Selon les propres termes de Darwin : "Ainsi, les petites différences qui distinguent les variétés d'une même espèce, auront tendance à augmenter régulièrement jusqu'à ce qu'elles soient égales aux grandes différences entre les espèces d'un même genre, ou même de genres distincts."
Il s'agit d'un modèle de ramification sans nom d'espèce, contrairement à l'arbre plus linéaire qu'Ernst Haeckel a créé des années plus tard.
Dans son résumé de la section telle que révisée dans la 6e édition de 1872, Darwin explique ses vues sur l'Arbre de vie :
Les affinités de tous les êtres d'une même classe ont parfois été représentées par un grand arbre. Je crois que cette comparaison dit en grande partie la vérité. Les rameaux verts et bourgeonnants peuvent représenter les espèces existantes ; et ceux produits au cours des années précédentes peuvent représenter la longue succession des espèces éteintes...
Les branches divisées en grandes branches, et celles-ci en branches de plus en plus petites, étaient elles-mêmes autrefois, lorsque l'arbre était jeune, des rameaux bourgeonnants ; et cette connexion des bourgeons anciens et actuels par des branches ramifiées pourrait bien représenter la classification de toutes les espèces éteintes et vivantes en groupes subordonnés aux groupes.

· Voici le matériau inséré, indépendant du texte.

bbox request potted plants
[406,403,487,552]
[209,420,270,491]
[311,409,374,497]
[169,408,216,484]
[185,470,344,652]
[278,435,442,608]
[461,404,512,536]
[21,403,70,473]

Parmi les nombreux rameaux qui ont prospéré lorsque l'arbre n'était qu'
un simple buisson, seuls deux ou trois, devenus de grandes branches, survivent et portent les autres branches ; ainsi, avec les espèces qui ont vécu pendant les périodes géologiques passées, très peu ont laissé des descendants vivants et modifiés. Depuis la première croissance de l'arbre, de nombreuses branches se sont décomposées et sont tombées ; et ces branches tombées de tailles diverses peuvent représenter ces ordres, familles et genres entiers qui n'ont plus de représentants vivants, et qui ne nous sont connus qu'à l'état fossile.
Comme nous voyons
ici et là une mince branche traînante qui jaillit d'une fourche au bas d'un arbre et qui, par hasard, a été favorisée et est encore vivante à son sommet, nous voyons de temps en temps un animal comme l'Ornithorhynchus (Platypus) ou le Lepidosiren (dipneuste d'Amérique du Sud), qui relie dans une certaine mesure par ses affinités deux grandes branches de la vie, et qui a apparemment été sauvé de la concurrence fatale en ayant habité une station protégée.
Comme les bourgeons donnent naissance par croissance à de nouveaux bourgeons, et que ceux-ci, s'ils sont vigoureux, se ramifient et recouvrent de tous côtés de nombreuses branches plus ou moins raides, je crois que, de génération en génération, il en a été de même pour le grand arbre de vie, qui remplit de ses branches mortes et cassées la croûte terrestre, et couvre la surface de ses ramifications toujours plus belles.